**Your task**
How many lines in the entries below contain the string "green"? Case matters. Reply with the number only.

**Data section**
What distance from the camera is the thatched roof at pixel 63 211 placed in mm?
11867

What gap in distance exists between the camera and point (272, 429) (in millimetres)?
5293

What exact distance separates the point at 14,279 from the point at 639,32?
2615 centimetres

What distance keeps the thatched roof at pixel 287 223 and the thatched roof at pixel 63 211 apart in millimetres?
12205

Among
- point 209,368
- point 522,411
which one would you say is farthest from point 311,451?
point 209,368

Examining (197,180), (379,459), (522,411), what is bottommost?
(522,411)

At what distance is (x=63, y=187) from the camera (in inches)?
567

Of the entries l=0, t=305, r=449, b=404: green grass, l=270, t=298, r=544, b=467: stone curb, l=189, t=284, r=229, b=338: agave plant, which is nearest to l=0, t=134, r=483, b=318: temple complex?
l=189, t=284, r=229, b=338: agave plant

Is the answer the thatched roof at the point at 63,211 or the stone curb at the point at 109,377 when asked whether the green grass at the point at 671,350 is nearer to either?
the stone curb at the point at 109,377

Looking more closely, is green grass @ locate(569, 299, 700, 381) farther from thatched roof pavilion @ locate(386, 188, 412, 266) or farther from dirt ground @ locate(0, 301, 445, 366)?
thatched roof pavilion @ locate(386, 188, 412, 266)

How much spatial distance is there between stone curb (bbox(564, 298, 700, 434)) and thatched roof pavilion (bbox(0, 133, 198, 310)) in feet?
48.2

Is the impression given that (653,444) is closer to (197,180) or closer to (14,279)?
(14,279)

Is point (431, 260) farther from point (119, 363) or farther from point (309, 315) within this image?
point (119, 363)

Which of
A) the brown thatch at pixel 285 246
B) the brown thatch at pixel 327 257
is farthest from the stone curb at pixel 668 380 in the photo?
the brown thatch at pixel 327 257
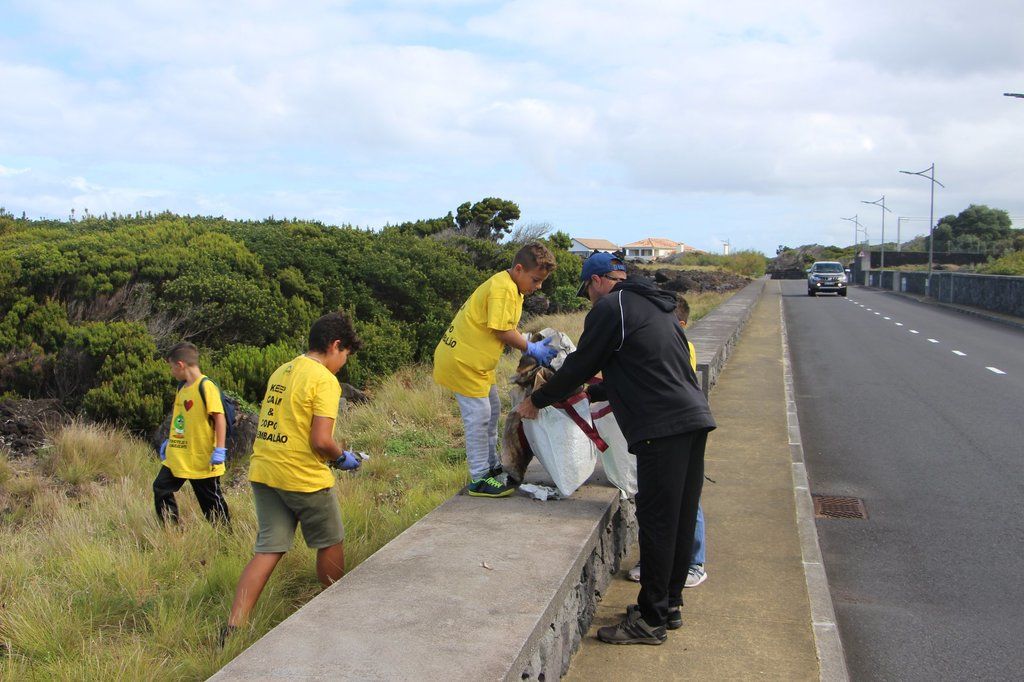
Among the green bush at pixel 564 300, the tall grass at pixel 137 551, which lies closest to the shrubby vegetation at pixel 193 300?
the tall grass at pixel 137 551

==

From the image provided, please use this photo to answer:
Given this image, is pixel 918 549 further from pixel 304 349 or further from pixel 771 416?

**Output below**
4